The core function of a post-script is to perform a series of business-specific actions between culling from associated load balancing and destroying containers.

The order of execution is: Commit destroy rebuild/upgrade/downsize operation → remove Polaris /L5/CLB/ Service → execute post-script → Destroy container

One of the simplest functions is that when using the upstream L5 call, sleep 60s after removing the L5, the upstream can update the pods until they are removed and then destroy them.

           lifecycle:
          preStop:
            exec:
              command:
              - sleep
              - "60"
Copy the code
  lifecycle:
          preStop:
            exec:
              command:
              - /data/scripts/stop.sh
Copy the code

In terms of long-term experience, the main problem lies in L5. If the service has a large traffic volume, it will be ok within sleep 60s; if the service has a small number of requests, it needs sleep 90s in the hope that no errors will be reported.

Results show

Comparison of CVM and TKE usage and time consumption

Here, we compare the CPU and time between the CVM and TKE containers on a normal machine with the same configuration.
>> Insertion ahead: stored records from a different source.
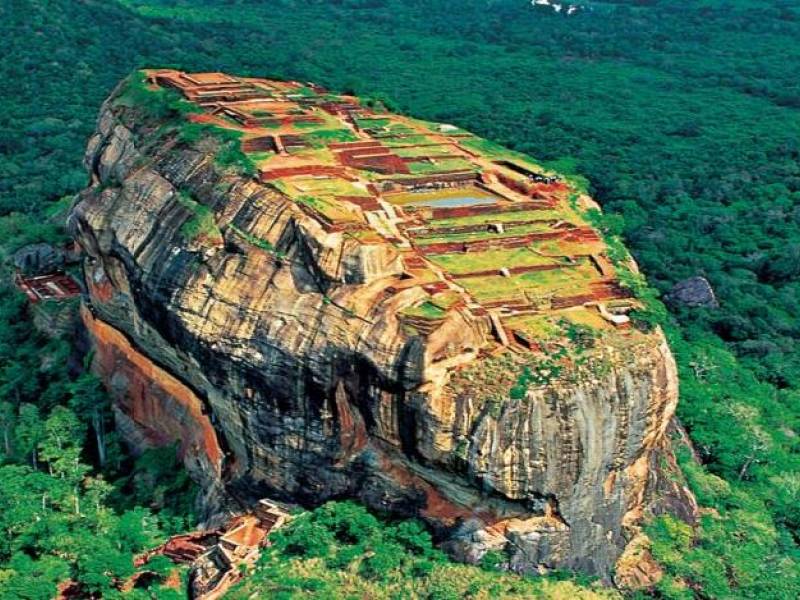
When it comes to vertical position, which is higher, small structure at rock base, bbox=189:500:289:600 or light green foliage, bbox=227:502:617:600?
light green foliage, bbox=227:502:617:600

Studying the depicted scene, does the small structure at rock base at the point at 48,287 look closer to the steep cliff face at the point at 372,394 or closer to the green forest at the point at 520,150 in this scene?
the green forest at the point at 520,150

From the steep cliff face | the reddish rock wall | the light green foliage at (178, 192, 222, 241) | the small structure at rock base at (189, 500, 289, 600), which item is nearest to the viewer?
the steep cliff face

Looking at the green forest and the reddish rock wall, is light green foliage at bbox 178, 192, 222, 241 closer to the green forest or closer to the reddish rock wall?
the reddish rock wall

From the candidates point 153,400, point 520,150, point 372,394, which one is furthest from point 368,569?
point 520,150

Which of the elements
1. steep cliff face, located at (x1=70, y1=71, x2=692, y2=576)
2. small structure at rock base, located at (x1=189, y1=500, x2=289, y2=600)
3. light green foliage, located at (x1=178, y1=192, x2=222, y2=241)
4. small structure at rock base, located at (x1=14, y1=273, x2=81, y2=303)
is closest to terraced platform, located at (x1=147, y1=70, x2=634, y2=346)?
steep cliff face, located at (x1=70, y1=71, x2=692, y2=576)

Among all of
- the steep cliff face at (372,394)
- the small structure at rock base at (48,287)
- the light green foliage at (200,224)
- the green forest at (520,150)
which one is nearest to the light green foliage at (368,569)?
the green forest at (520,150)

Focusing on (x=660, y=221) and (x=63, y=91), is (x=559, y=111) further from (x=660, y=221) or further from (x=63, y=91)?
(x=63, y=91)

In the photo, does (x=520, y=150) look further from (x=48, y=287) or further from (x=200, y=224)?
(x=200, y=224)
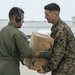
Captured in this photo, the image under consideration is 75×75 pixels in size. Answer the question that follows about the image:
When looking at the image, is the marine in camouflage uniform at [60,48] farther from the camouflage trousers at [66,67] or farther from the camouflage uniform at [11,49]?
the camouflage uniform at [11,49]

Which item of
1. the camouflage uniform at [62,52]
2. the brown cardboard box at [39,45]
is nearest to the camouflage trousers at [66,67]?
the camouflage uniform at [62,52]

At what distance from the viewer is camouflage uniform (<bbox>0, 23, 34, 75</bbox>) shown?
93.0 inches

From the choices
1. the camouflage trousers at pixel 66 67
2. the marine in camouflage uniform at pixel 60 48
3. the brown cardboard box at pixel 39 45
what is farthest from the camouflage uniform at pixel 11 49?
the camouflage trousers at pixel 66 67

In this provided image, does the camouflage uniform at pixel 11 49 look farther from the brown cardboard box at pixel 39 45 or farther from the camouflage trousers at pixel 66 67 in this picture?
the camouflage trousers at pixel 66 67

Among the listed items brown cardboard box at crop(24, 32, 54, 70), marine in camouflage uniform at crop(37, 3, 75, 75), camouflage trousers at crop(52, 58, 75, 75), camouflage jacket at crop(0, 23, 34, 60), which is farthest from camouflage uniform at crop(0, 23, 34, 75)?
camouflage trousers at crop(52, 58, 75, 75)

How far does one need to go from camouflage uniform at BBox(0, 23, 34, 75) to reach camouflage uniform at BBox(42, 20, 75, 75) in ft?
0.76

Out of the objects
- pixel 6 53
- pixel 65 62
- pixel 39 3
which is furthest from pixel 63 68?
pixel 39 3

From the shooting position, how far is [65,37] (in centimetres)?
243

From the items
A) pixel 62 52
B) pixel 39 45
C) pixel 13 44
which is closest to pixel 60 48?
pixel 62 52

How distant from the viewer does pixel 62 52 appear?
244 cm

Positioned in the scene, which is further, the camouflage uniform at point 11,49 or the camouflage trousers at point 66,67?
the camouflage trousers at point 66,67

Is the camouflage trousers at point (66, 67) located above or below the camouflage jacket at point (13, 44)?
below

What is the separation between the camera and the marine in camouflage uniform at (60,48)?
7.97ft

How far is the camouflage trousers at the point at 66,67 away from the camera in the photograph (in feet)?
8.20
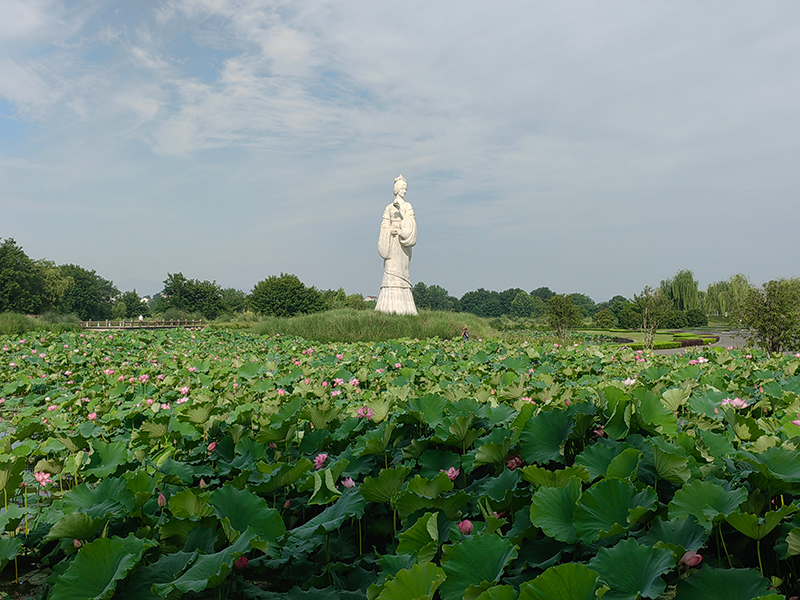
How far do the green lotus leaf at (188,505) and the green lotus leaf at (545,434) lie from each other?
44.9 inches

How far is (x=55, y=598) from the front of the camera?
1297mm

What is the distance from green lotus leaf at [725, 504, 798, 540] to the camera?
1.20 metres

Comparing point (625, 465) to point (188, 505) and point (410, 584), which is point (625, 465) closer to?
point (410, 584)

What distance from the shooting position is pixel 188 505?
161 cm

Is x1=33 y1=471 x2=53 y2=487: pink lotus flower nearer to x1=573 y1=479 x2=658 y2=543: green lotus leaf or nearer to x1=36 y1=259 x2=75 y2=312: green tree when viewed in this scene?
x1=573 y1=479 x2=658 y2=543: green lotus leaf

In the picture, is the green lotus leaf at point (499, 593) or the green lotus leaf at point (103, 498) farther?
the green lotus leaf at point (103, 498)

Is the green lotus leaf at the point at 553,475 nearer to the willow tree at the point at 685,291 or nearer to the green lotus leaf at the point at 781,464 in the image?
the green lotus leaf at the point at 781,464

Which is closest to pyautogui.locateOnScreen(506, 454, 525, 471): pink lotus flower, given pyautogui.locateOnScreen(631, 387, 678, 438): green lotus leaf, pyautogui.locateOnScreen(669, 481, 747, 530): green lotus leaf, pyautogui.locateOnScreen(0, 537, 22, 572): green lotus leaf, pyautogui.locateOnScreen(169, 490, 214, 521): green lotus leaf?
pyautogui.locateOnScreen(631, 387, 678, 438): green lotus leaf

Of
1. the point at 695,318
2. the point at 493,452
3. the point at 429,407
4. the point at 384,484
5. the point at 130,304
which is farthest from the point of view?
the point at 130,304

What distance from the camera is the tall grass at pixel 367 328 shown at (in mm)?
15266

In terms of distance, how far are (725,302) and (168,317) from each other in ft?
186

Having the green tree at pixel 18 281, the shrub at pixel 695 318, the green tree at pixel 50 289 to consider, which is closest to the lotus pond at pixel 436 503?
the green tree at pixel 18 281

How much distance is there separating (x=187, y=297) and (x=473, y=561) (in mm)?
59114

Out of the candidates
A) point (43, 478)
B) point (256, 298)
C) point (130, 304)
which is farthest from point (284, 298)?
point (43, 478)
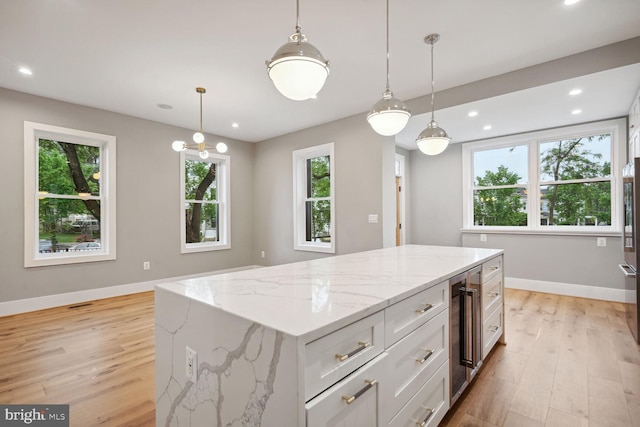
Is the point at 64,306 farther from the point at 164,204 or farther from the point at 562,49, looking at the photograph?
the point at 562,49

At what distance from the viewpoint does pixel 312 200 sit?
5.41 meters

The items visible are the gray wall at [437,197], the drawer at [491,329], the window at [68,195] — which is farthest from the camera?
the gray wall at [437,197]

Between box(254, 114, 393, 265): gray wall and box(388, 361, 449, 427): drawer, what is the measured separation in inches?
105

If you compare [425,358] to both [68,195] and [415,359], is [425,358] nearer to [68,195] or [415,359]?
[415,359]

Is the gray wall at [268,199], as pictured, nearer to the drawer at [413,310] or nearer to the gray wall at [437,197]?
the gray wall at [437,197]

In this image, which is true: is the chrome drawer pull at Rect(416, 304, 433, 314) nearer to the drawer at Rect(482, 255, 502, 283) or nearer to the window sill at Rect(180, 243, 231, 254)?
the drawer at Rect(482, 255, 502, 283)

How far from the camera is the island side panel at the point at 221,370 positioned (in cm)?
84

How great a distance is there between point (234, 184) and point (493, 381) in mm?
5045

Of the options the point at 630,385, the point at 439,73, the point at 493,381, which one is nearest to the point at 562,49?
the point at 439,73

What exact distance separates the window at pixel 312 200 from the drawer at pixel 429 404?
3.48 metres

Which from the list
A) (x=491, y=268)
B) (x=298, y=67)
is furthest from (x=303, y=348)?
(x=491, y=268)

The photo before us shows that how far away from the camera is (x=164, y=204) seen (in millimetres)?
4875

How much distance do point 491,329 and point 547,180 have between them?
3.55 meters

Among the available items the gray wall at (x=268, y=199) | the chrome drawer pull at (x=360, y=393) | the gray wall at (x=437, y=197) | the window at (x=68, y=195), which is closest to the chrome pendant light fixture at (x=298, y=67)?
the chrome drawer pull at (x=360, y=393)
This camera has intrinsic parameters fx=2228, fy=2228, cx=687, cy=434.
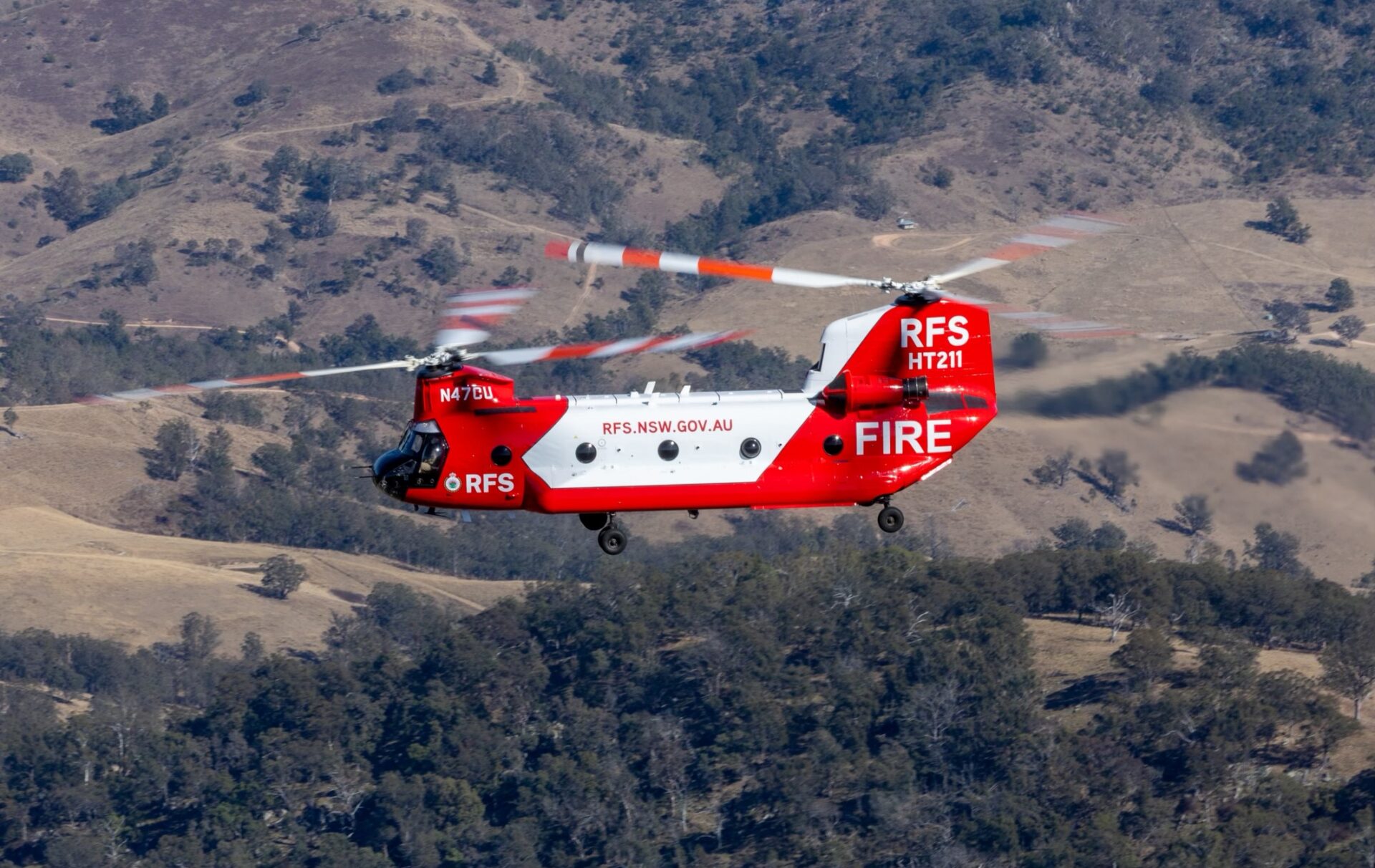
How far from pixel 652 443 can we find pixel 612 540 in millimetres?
2161

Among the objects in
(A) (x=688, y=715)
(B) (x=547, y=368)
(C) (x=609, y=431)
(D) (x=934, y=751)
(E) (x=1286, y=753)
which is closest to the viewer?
(C) (x=609, y=431)

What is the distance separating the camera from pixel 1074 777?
105 metres

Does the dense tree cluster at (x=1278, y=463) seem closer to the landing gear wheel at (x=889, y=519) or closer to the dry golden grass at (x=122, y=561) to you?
the landing gear wheel at (x=889, y=519)

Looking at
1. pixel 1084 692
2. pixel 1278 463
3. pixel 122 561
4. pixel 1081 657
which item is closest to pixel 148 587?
pixel 122 561

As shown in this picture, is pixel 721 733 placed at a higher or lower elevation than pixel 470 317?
lower

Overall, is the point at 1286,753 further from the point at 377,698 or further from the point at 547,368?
the point at 547,368

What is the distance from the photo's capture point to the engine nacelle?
140 feet

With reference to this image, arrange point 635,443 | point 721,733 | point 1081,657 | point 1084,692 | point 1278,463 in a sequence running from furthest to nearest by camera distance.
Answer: point 1081,657 → point 721,733 → point 1084,692 → point 1278,463 → point 635,443

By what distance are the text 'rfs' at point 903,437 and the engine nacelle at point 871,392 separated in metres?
0.39

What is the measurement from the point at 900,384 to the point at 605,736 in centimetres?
7649

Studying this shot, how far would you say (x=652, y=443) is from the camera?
41969 millimetres

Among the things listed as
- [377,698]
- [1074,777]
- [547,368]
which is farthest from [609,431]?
[547,368]

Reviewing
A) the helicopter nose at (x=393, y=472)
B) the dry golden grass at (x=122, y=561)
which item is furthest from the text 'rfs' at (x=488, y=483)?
the dry golden grass at (x=122, y=561)

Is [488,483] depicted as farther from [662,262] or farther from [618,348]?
[662,262]
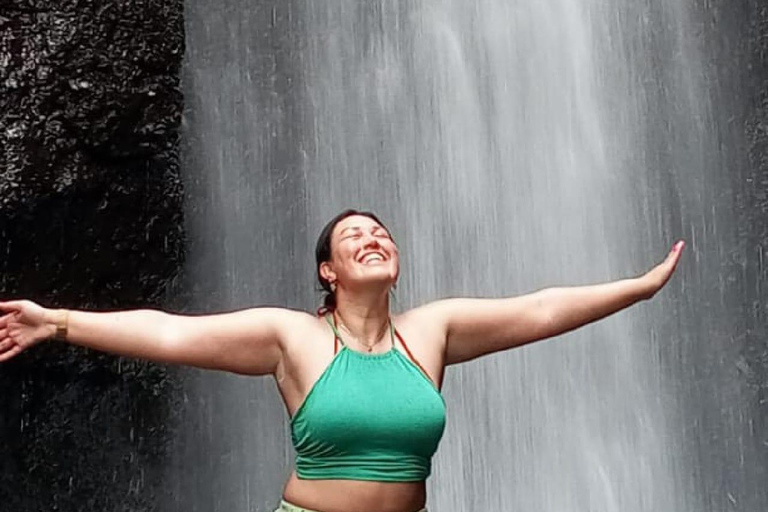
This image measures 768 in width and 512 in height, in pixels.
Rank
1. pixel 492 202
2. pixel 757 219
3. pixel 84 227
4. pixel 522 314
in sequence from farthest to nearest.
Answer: pixel 757 219, pixel 492 202, pixel 84 227, pixel 522 314

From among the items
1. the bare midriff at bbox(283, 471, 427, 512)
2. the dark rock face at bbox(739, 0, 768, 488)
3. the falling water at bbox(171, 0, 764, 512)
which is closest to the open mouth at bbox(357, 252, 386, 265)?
the bare midriff at bbox(283, 471, 427, 512)

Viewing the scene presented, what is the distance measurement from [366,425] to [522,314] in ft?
1.94

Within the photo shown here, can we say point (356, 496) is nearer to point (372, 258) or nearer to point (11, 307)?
point (372, 258)

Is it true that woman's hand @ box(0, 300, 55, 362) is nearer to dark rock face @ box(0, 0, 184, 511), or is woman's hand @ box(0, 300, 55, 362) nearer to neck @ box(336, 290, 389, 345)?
neck @ box(336, 290, 389, 345)

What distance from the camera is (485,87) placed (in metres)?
9.85

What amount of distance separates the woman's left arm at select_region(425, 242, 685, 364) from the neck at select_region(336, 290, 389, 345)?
154mm

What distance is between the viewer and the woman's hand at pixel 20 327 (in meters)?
3.32

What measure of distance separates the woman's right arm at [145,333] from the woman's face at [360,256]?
0.92 ft

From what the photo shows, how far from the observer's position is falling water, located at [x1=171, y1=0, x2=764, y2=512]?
891 cm

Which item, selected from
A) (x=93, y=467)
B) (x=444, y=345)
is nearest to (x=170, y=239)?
(x=93, y=467)

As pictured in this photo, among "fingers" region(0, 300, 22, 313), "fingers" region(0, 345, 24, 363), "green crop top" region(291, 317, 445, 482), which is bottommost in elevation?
"green crop top" region(291, 317, 445, 482)

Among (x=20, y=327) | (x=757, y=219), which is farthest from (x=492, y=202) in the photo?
(x=20, y=327)

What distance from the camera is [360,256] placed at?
3.50 meters

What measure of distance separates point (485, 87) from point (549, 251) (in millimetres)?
1324
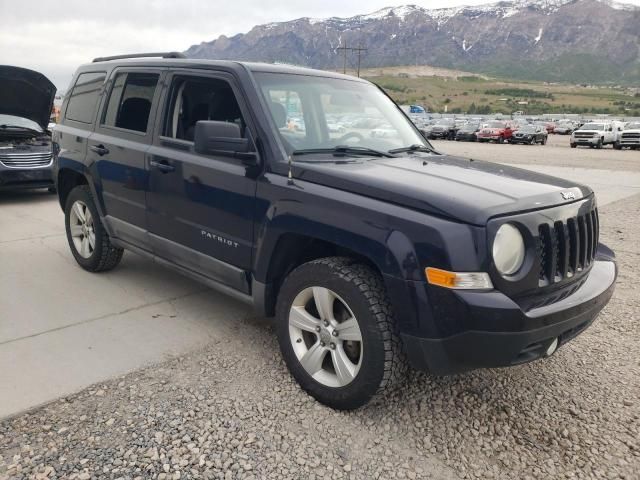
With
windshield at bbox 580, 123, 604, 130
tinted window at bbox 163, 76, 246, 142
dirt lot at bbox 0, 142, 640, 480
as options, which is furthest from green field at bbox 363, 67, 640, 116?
tinted window at bbox 163, 76, 246, 142

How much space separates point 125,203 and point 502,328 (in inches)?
122

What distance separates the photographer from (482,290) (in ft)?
8.00

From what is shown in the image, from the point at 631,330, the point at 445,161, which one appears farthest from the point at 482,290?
the point at 631,330

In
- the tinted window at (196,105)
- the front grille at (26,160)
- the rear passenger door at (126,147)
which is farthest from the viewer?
the front grille at (26,160)

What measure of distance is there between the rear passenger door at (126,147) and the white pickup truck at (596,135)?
34258 mm

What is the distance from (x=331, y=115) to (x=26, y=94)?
6875 mm

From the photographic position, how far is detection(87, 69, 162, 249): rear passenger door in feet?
13.4

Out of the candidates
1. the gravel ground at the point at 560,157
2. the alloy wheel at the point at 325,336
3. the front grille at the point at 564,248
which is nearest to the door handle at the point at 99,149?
the alloy wheel at the point at 325,336

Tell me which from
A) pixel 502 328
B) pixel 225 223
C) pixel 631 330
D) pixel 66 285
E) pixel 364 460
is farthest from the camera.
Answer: pixel 66 285

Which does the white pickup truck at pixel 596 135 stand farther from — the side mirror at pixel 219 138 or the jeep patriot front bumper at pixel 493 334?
the side mirror at pixel 219 138

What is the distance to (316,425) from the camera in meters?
2.89

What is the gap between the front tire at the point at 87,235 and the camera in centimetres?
485

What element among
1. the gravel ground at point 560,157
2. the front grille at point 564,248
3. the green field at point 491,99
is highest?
the front grille at point 564,248

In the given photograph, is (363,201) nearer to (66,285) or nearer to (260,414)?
(260,414)
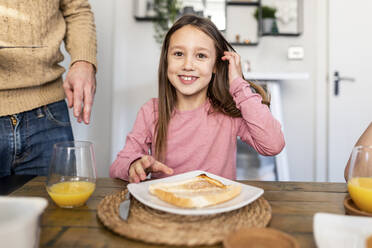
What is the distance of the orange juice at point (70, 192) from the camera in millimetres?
738

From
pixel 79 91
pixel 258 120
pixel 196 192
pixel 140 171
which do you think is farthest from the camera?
pixel 258 120

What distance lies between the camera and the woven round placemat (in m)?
0.58

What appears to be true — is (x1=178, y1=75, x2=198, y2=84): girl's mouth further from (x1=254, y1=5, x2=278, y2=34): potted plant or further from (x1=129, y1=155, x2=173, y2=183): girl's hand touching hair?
(x1=254, y1=5, x2=278, y2=34): potted plant

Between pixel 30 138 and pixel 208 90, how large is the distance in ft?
2.51

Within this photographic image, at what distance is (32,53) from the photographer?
3.88 ft

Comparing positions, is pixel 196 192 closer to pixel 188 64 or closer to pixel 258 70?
pixel 188 64

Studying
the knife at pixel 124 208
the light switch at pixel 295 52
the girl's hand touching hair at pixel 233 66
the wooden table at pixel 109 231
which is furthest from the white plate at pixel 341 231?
the light switch at pixel 295 52

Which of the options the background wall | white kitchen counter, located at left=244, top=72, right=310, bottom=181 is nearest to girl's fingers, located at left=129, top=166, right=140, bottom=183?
white kitchen counter, located at left=244, top=72, right=310, bottom=181

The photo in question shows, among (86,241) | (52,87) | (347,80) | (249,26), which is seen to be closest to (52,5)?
(52,87)

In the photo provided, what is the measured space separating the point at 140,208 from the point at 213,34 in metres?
0.91

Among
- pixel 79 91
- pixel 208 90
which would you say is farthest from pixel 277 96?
pixel 79 91

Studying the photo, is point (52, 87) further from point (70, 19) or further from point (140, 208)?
point (140, 208)

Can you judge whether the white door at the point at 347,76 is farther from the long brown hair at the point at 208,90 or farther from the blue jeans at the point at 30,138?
the blue jeans at the point at 30,138

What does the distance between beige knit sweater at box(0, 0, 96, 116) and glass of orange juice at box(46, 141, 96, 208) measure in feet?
1.68
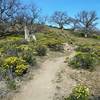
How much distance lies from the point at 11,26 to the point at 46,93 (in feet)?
102

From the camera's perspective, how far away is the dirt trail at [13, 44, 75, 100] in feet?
47.9

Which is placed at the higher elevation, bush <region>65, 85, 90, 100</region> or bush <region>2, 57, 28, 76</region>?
bush <region>2, 57, 28, 76</region>

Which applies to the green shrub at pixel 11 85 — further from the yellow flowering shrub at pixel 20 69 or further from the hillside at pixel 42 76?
the yellow flowering shrub at pixel 20 69

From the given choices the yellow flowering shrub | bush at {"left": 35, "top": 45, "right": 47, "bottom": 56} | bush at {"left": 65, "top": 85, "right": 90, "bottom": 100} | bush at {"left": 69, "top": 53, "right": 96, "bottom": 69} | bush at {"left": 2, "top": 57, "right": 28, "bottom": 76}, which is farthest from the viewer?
bush at {"left": 35, "top": 45, "right": 47, "bottom": 56}

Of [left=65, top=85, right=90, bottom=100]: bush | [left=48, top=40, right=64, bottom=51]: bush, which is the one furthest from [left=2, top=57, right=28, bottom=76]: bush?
[left=48, top=40, right=64, bottom=51]: bush

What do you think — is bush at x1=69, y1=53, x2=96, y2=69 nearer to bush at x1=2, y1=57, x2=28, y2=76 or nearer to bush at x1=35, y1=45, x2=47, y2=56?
bush at x1=2, y1=57, x2=28, y2=76

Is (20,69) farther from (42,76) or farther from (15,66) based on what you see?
(42,76)

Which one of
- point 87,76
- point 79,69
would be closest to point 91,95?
point 87,76

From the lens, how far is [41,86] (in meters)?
16.2

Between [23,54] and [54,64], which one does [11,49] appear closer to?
[23,54]

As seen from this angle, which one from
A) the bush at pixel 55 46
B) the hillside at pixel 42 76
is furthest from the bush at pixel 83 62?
the bush at pixel 55 46

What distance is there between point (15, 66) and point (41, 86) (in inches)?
129

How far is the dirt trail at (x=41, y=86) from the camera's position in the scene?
14602mm

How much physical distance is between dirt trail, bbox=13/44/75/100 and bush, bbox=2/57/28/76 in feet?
3.40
We can see that there is basically no significant difference in CPU and time.

CVM: TKE:

Overall revenue

conclusion

Different from other shares that introduce cloud native from the bottom, this paper mainly introduces the advantages and application methods of cloud native in large-scale online services from the business perspective, and combines Tencent advertising’s own characteristics and strategies to realize Tencent advertising’s container practice in high concurrency, automation and other scenarios. For the business team, any work is based on quality, efficiency and cost, and cloud native can improve from these three aspects, I hope there will be more sharing from our Tencent advertising in the future.


Container Service (TKE) is a one-stop cloud native PaaS service platform based on Kubernetes provided by Tencent Cloud. It provides users with enterprise-level services that integrate container cluster scheduling, Helm application orchestration, Docker image management, Istio service governance, automatic DevOps and a full set of monitoring operation and maintenance systems.